I am someone who is interested in comparative religion and particularly interested in Protestant denominationalism. As such I frequently view entries on new and small churches. I myself am not a member of any small church, I am an Anglican. But as an observer I've noted that some entries for small churches are soon deleted while others remain unscathed. Following the discussions it seems that some "editors" rigidly apply Wiki standards so as to delete some entries while the very same standards are not applied.

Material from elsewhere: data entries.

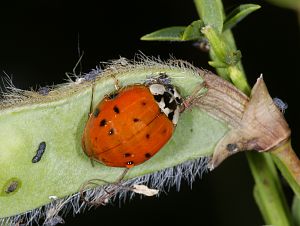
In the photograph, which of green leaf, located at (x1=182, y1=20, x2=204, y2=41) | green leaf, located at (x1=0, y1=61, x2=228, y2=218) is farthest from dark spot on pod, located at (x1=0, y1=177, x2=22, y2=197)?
green leaf, located at (x1=182, y1=20, x2=204, y2=41)

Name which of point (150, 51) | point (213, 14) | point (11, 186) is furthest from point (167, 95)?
point (150, 51)

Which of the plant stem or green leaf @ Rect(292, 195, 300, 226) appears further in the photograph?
green leaf @ Rect(292, 195, 300, 226)

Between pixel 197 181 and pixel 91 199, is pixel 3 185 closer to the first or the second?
pixel 91 199

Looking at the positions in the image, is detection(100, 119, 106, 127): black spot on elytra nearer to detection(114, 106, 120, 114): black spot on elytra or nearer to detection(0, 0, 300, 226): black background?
detection(114, 106, 120, 114): black spot on elytra

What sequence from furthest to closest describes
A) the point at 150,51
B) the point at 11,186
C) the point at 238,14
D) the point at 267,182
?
1. the point at 150,51
2. the point at 267,182
3. the point at 238,14
4. the point at 11,186

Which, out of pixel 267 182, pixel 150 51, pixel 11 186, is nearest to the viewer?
pixel 11 186

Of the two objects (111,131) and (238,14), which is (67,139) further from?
(238,14)
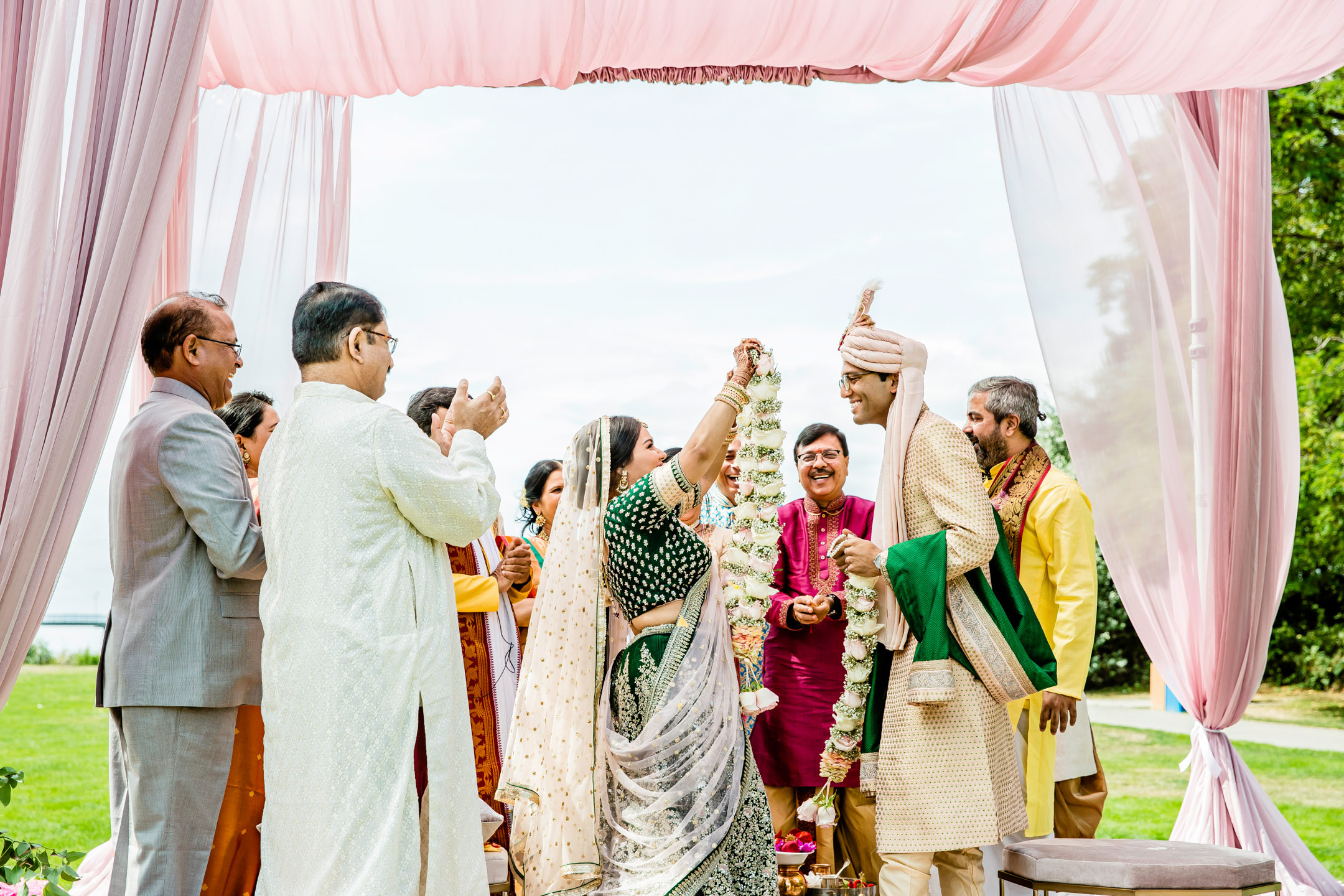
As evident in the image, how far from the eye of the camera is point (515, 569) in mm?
3893

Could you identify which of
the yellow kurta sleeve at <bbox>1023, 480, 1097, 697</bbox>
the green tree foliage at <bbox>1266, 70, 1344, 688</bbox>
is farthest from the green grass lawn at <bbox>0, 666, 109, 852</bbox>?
the green tree foliage at <bbox>1266, 70, 1344, 688</bbox>

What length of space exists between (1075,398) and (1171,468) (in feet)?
1.50

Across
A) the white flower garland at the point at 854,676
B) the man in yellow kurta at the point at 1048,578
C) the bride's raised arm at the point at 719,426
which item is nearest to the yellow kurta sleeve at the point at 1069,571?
the man in yellow kurta at the point at 1048,578

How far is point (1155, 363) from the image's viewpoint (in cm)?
438

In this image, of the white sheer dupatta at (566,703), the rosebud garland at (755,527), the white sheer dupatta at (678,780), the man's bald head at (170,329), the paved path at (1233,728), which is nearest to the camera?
the man's bald head at (170,329)

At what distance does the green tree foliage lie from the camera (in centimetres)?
1105

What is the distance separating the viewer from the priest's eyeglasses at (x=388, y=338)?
2684 mm

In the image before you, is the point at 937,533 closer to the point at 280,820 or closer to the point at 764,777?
the point at 764,777

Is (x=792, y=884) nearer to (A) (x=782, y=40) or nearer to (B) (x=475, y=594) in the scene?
(B) (x=475, y=594)

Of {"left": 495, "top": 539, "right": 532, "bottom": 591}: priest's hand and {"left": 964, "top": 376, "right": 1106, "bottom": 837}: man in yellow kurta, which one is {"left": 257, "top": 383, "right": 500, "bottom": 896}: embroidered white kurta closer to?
{"left": 495, "top": 539, "right": 532, "bottom": 591}: priest's hand

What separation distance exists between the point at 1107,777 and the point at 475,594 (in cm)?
870

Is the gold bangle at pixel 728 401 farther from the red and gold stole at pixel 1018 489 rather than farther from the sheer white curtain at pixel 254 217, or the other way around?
the sheer white curtain at pixel 254 217

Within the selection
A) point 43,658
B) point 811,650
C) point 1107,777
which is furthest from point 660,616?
point 43,658

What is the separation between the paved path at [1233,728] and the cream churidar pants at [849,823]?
6734mm
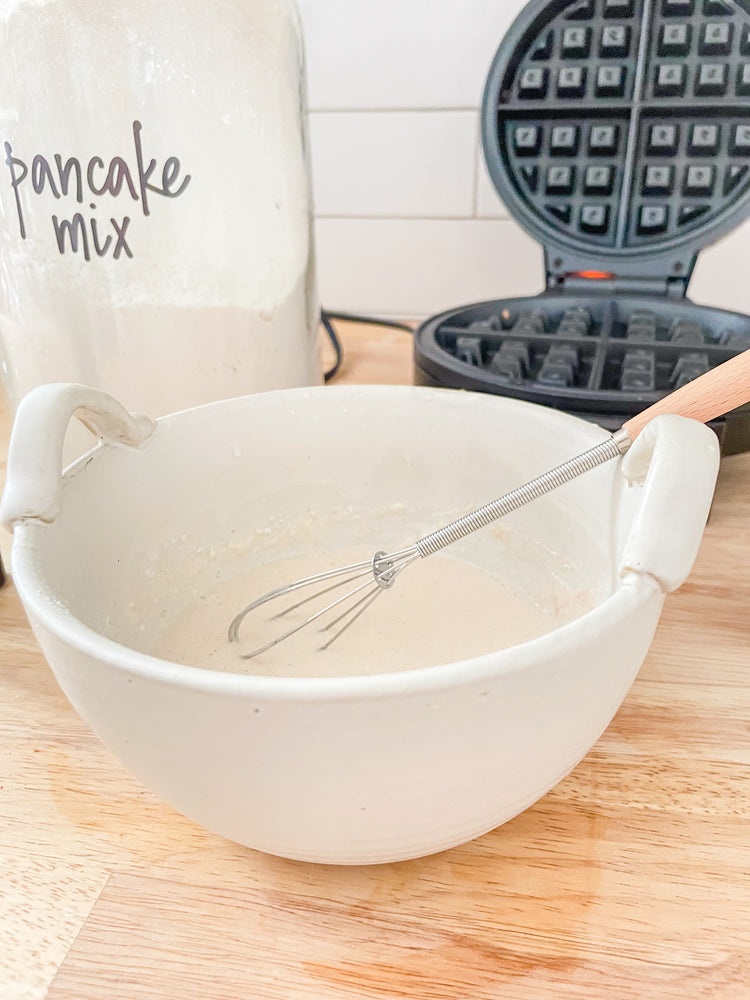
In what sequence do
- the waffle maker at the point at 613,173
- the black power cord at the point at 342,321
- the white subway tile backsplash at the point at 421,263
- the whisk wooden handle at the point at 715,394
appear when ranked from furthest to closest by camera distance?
the white subway tile backsplash at the point at 421,263 → the black power cord at the point at 342,321 → the waffle maker at the point at 613,173 → the whisk wooden handle at the point at 715,394

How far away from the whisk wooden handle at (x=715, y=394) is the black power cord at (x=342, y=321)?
1.57ft

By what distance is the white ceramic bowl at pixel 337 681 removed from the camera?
212mm

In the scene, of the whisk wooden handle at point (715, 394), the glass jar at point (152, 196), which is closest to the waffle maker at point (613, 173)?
the glass jar at point (152, 196)

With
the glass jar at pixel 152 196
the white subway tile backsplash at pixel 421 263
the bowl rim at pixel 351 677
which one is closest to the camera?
the bowl rim at pixel 351 677

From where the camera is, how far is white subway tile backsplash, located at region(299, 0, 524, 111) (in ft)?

For example, the "Church of Christian Mysticism" and the "Free Faith Fellowship" are both new small churches. Both had entries fairly similar in tone and approach yet the first remains on Wikipedia and the second was bounced off.

It is not a clearcut policy of NPOV or verifiability, it is a very wobbly standard in actual practice. I urge that the SuperEditors over and above the volunteer editors give this more consideration. Churches should be treated the same, and deleted, or retained on the same set of standards.

I read another entry about a small church which has an entry written from a point of view which is clearly that of a partisan. It remains on Wikipedia. In exploring the talk session I learned that this particular church is litigious in nature so the editors are afraid of editing or deleting the entry. So if a church has a lawyer on retainer it can command a self-serving entry in Wikipedia? Doesn't appear appropriate for a reference resource. LAWinans (talk) 22:23, 7 February 2008 (UTC) PHARMAVY COOOL\ —Preceding unsigned comment added by 129.78.64.102 (talk) 04:48, 15 April 2008 (UTC)[reply]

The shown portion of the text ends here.